In a perfect world, the body functions normally and smoothly, however, very often, the body can undergo changes as compared to normal and regular state (homeostasis). During an illness or an environmental change – both internal and external – the body deviates from this homeostasis. As a consequence, various mechanisms are set off which can lead to a myriad of symptoms like fever, fatigue and pain, et cetera. Out of these, the symptom that is most bothersome for patients is pain.

Pain is defined as a highly unpleasant physical sensation caused by illness or injury. Pain can be sharp and horrendous when it is acute in its onset (sudden pain, like in injury), or it can be agonizing when it is chronic (extended over a long period of time).

To relieve pain, there are many pain-killers available in the market but doctors prioritize different pain killers according to the intensity, frequency, cause and character of pain. Where IV pain killers can be used in case of sudden trauma, a different approach is needed in case of chronic pain. Following are some types of painkillers used for chronic pain:

1. Acetaminophen:

Acetaminophen (brand name: Panadol, Tylenol, etc.) is considered as a first line treatment for mild to moderate pain, e.g. trauma, headaches or muscle pain and can help manage osteoarthritis and back pain. It may also be combined with opioids to reduce the amount of opioid needed. Though it is not exactly known how the drug works but scientists think it might inhibit COX-3 (a type of cyclooxygenase enzyme that makes pain-producing prostaglandins).

Acetaminophen is not as effective as NSAIDS (another type of pain killer) but is generally safe for chronic pain management, however, it is contraindicated in alcoholics and in people with renal or hepatic impairment.

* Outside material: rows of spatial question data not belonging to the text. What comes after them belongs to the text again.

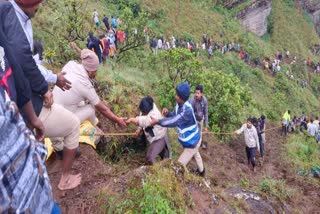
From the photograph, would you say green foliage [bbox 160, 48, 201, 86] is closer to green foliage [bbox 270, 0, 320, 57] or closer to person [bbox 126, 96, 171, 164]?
person [bbox 126, 96, 171, 164]

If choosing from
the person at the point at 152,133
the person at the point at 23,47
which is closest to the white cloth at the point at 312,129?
the person at the point at 152,133

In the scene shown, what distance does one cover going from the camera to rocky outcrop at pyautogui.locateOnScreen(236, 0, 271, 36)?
39.2 metres

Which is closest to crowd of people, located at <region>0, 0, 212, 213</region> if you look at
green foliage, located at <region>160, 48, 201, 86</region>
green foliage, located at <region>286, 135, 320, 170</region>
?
green foliage, located at <region>160, 48, 201, 86</region>

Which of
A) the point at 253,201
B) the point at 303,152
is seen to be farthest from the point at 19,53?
the point at 303,152

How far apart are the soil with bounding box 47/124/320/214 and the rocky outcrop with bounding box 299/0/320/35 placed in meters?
38.0

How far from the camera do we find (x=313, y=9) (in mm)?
45062

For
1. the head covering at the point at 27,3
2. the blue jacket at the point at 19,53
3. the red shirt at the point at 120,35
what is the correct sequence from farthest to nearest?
the red shirt at the point at 120,35 → the head covering at the point at 27,3 → the blue jacket at the point at 19,53

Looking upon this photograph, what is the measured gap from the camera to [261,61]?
3212cm

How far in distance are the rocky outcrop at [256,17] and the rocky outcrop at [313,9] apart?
7.06 m

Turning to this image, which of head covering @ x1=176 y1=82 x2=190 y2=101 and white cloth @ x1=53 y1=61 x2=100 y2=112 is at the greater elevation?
white cloth @ x1=53 y1=61 x2=100 y2=112

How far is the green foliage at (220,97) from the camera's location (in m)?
10.8

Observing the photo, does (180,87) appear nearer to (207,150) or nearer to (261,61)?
(207,150)

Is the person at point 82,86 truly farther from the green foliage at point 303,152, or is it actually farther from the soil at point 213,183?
the green foliage at point 303,152

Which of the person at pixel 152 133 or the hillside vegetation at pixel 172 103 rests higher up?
the person at pixel 152 133
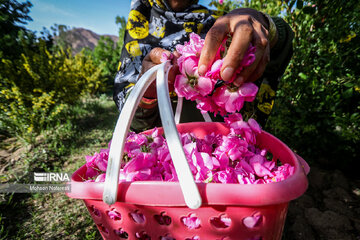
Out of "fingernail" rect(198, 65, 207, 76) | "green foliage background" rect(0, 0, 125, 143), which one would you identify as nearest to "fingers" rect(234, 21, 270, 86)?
"fingernail" rect(198, 65, 207, 76)

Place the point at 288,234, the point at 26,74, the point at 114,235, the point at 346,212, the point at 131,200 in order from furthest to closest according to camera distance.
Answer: the point at 26,74, the point at 346,212, the point at 288,234, the point at 114,235, the point at 131,200

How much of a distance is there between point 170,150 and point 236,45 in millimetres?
370

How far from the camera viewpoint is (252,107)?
1.25m

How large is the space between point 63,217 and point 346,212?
7.28 ft

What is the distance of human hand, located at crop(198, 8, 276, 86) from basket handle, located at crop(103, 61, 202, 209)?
172 millimetres

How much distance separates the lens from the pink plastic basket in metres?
0.39

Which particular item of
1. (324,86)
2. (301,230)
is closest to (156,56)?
(301,230)

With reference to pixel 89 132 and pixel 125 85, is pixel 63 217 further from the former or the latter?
pixel 89 132

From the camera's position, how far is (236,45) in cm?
54

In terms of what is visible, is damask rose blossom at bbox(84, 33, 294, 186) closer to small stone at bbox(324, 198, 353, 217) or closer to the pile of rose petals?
the pile of rose petals

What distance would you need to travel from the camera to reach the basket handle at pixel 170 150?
382 millimetres

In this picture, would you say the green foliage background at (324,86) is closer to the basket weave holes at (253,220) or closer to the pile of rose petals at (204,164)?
the pile of rose petals at (204,164)

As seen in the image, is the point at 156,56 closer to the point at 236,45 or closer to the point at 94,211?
the point at 236,45

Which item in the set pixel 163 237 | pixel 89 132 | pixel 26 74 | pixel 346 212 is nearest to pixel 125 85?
pixel 163 237
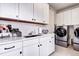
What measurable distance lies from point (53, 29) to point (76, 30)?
0.79 meters

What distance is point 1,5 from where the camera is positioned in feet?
3.71

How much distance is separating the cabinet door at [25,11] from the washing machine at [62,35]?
1413mm

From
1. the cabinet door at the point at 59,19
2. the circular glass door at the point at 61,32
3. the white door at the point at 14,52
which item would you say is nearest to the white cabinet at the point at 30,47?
the white door at the point at 14,52

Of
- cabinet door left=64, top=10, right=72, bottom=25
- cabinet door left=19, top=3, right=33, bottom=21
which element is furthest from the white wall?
cabinet door left=19, top=3, right=33, bottom=21

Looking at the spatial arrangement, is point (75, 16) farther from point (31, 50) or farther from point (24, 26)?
point (31, 50)

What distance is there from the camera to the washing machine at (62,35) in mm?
2716

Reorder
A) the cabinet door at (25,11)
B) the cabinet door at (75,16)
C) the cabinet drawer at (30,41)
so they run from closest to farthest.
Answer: the cabinet drawer at (30,41), the cabinet door at (25,11), the cabinet door at (75,16)

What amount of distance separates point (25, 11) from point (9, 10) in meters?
0.40

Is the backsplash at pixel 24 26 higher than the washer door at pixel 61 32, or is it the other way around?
the backsplash at pixel 24 26

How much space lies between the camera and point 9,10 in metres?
1.25

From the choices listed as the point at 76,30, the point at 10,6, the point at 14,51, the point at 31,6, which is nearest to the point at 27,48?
the point at 14,51

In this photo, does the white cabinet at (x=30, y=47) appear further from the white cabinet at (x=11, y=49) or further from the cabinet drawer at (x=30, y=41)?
the white cabinet at (x=11, y=49)

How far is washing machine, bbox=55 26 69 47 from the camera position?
2716mm

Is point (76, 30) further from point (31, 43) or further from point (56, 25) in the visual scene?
point (31, 43)
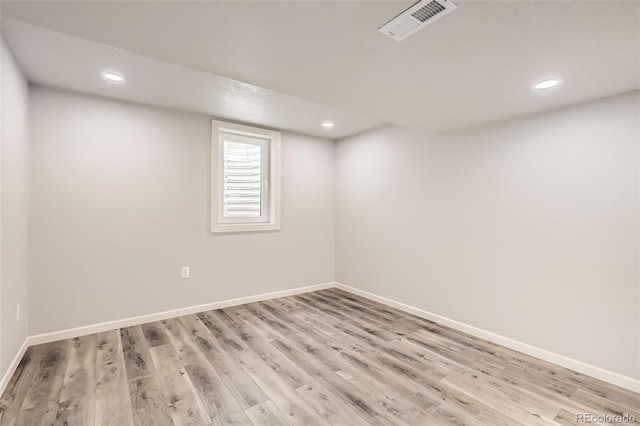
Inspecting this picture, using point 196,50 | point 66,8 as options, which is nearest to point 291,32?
point 196,50

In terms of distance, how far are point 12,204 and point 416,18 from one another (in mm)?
2904

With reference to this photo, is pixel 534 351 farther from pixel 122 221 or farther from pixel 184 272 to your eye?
pixel 122 221

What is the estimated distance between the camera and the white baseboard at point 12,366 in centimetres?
201

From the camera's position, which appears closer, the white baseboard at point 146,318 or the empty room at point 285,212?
the empty room at point 285,212

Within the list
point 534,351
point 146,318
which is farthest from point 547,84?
point 146,318

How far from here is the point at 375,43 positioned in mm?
1642

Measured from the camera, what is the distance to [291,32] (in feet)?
5.11

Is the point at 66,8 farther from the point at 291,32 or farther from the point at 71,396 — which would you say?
the point at 71,396

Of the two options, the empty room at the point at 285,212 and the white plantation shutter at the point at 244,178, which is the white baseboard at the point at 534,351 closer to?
the empty room at the point at 285,212

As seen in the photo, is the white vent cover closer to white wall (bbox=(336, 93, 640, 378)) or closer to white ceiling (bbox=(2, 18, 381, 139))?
white ceiling (bbox=(2, 18, 381, 139))

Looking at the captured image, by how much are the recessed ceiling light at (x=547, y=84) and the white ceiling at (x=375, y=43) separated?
5 centimetres

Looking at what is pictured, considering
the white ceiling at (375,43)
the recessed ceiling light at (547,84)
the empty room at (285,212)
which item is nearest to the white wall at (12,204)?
the empty room at (285,212)

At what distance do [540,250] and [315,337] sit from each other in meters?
2.18

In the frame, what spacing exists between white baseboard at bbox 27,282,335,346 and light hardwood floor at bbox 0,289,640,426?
0.10 m
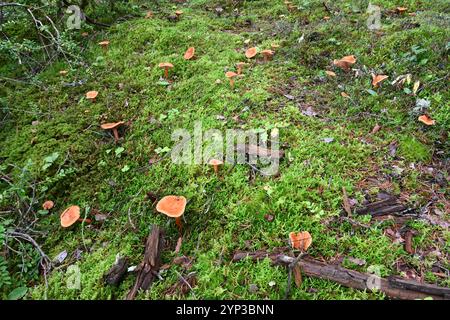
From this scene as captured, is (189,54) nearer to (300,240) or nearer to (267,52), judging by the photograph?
(267,52)

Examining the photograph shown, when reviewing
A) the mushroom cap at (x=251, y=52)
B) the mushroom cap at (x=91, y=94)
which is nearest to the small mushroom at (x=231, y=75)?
the mushroom cap at (x=251, y=52)

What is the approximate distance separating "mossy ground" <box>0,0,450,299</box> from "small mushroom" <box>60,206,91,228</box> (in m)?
0.15

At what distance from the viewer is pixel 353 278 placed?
9.07 ft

“Non-steroidal anti inflammatory drugs” are one of the most common pain killers available in the market. Drugs like Aspirin and Ibuprofen (brand-name: Brufen) are a household name and work by inhibiting both COX-1 and COX-2 inhibitors.

NSAIDS are generally safe for chronic use but they only work up to a certain limit of pain. They may cause nausea, stomach pain, hemorrhages or ulcers as adverse effects. They are also known to cause kidney problems, fluid retention and high blood pressure. The elderly, those with kidney problems, history of stomach ulcers and diabetics, should avoid these drugs.

3. COX-2 inhibitors:

Just like NSAIDS, these also inhibit COX-2 enzymes (but not COX-1). However, these are known to be as effective as NSAIDS, with lesser side-effects like stomach ulcers, hemorrhages, dizziness, nausea, kidney problems, fluid retention and high blood pressure.

Celecoxib (brand name: Celebrex) is used for relieving muscle sprains, strains, back and neck injuries, headaches, menstrual cramps.

4. Antidepressants:

Some antidepressants like amitriptyline, nortriptyline (brand name: Pamelor) and SNRIs like duloxetine, venlafaxine and milnacaprin (Cymbalta, Effexor XR, Savella, respectively) not only treat depression but also help relieve chronic pain, including back pain, fibromyalgia and diabetes-related nerve pain (diabetic neuropathy). Since chronic pain and depression go hand in hand, antidepressants may just hit two birds with one stone. Adverse effects may include nausea, vomiting and dizziness.

5. Antiepileptics

Antiseizure or antiepileptics are used for the treatment of chronic nerve pain, including post herpetic neuralgia and diabetic neuropathy (with stabbing/shooting pain) include gabapentin (Gralise, Neurontin) and pregabalin (brand names: Hilin, Lyrica). Pregabalin is has both anti-inflammatory analgesics and antipyretic properties that fight against joint diseases like osteoarthritis by minimizing friction and roughness between joints and strengthening cartilage.

6. Opioids:

Opioids are a well known class of drugs, the more famous ones being codeine and morphine. Opioids are one of the strongest pain killers available in the market and are notorious for causing dependency with tolerance (deteriorating desired effect), i.e the more drugs taken, the lesser the pain relief.

Opioids work by mimicking endorphins (the body’s natural painkillers) by activating pleasure centers and reducing the pain. This can create an imbalance with the body’s actual levels and there may be changes in breathing, heart rate and alertness. Due to such a wide array of adverse effects, opioids are used as a last-ditch effort, when the former options have not been helpful.

There may be no hard and fast rule as to which drug might be more helpful but the they are tailored according to the patient’s health. They are started off with weaker pain killers to stronger ones if pain has not been managed. It is important to check in regularly with the doctor to report any adverse effect and discuss any concern.